17.6The Intermediary and the Authorized Employees specifically agree that [***] shall not be responsible for any unauthorized access to, or alternation of, the Intermediary’s and the Authorized Employees’ transmission or data, any material or data sent or received or not sent or received, or any transactions entered into through the [***]. The Intermediary and the Authorized Employees specifically agree that [***] is not responsible or liable for (a) any threatening, defamatory, obscene, offensive or illegal content of the [***]; or (b) any conduct of any other party or any infringement of another’s rights, including intellectual property rights; or (c) any content sent using and/or included in the [***] by any third party.

 

17.7The Intermediary agrees and accepts that its use of the [***] is at its sole risk and will not claim against [***], all other members of [***] group and their respective directors, officers, agents and employees, and the Suppliers for compensations for any losses, damages, liabilities, claims, costs and expenses that may be suffered or incurred by the Intermediary arising directly or indirectly out of or in connection with the use of [***] by the Intermediary and/or the Authorized Employees. In no event shall [***] and/or the Suppliers be liable for any direct, indirect, punitive, incidental, special, consequential damages or any damages whatsoever including, without limitation, damages for loss of use, data or profits, arising out or in any way connected with the use or performance of the WA Portal, with the delay or inability to use the [***] or related services, the provision of or failure to provide services, or for any information, services through the [***], or otherwise arising out of the use of the [***], whether based on contract, tort, negligence, strict liability or otherwise, even if [***] or the Suppliers has been advised of the possibility of damage. For the avoidance of any doubt, [***] and the Suppliers have no responsibility or liability to the Intermediary, the Authorized Employees or any third party in any aspects as to the use or misuse of the [***] and the information contained within by the Intermediary and the Authorized Employees. It the Intermediary is, or the Authorized Employees are, dissatisfied with any services provided by the [***] or with any of the terms of use in relation to the [***], without prejudice to the accrued rights or liabilities of either Party under this Agreement, the sole and exclusive remedy of the Intermediary or the Authorized Employees is to discontinue using the [***].

Supplied information:
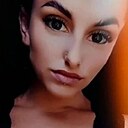 Ксения, 29 лет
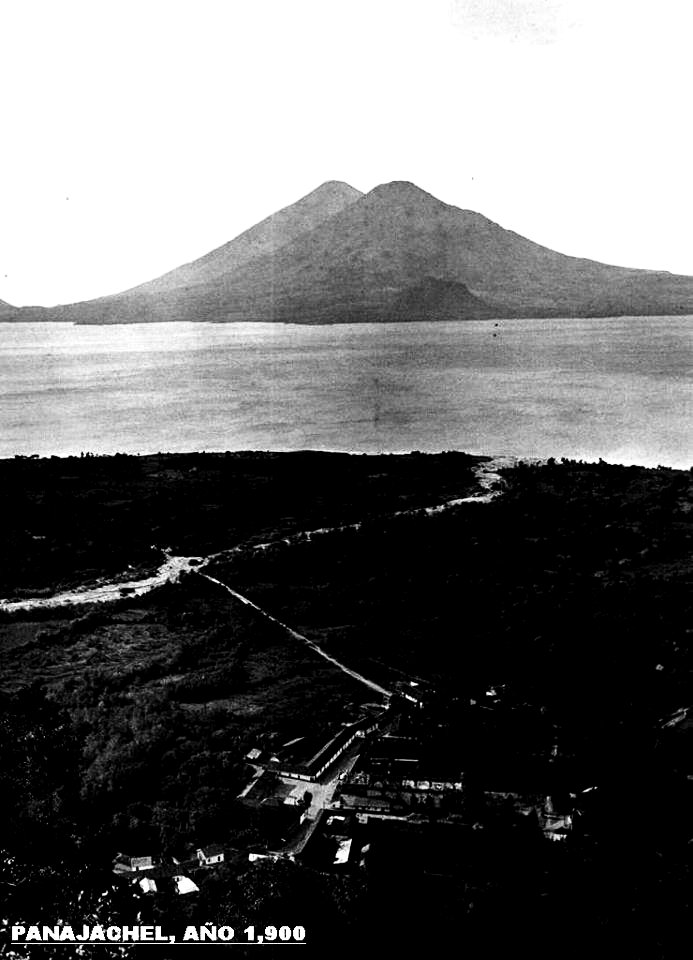 Panajachel1900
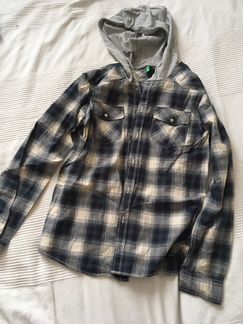 Новые вещи на мальчика, рост 150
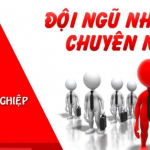 ICD Green Tech – Cung cấp máy chà sàn, xe chở rác, xe quét rác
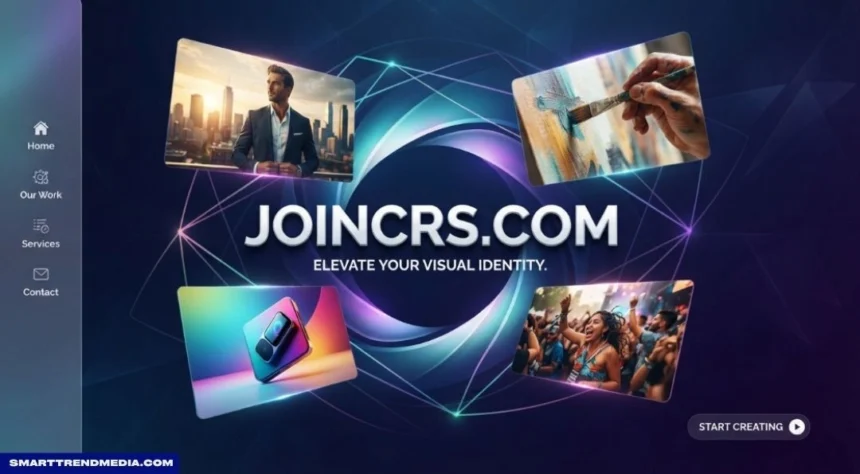 joincrs com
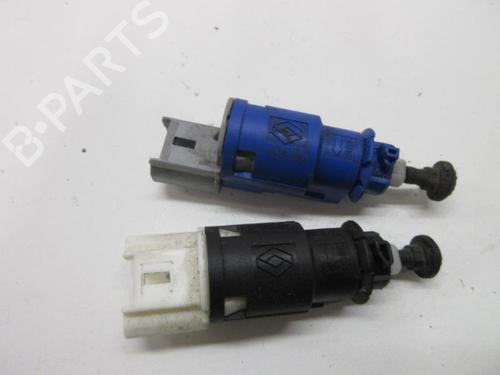 Elektronisk modul RENAULT CLIO III (BR0/1, CR0/1) 1.5 dCi (BR17, CR17) (86 hp) 20900844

Task prompt:
Render this sentence from the liability terms into Spanish: "For the avoidance of any doubt, [***] and the Suppliers have no responsibility or liability to the Intermediary, the Authorized Employees or any third party in any aspects as to the use or misuse of the [***] and the information contained within by the Intermediary and the Authorized Employees."

Result:
Para evitar cualquier duda, [***] y los Proveedores no tienen ninguna responsabilidad ni obligación frente al Intermediario, los Empleados Autorizados o cualquier tercero en ningún aspecto en cuanto al uso o uso indebido del [***] y de la información contenida en él por parte del Intermediario y de los Empleados Autorizados.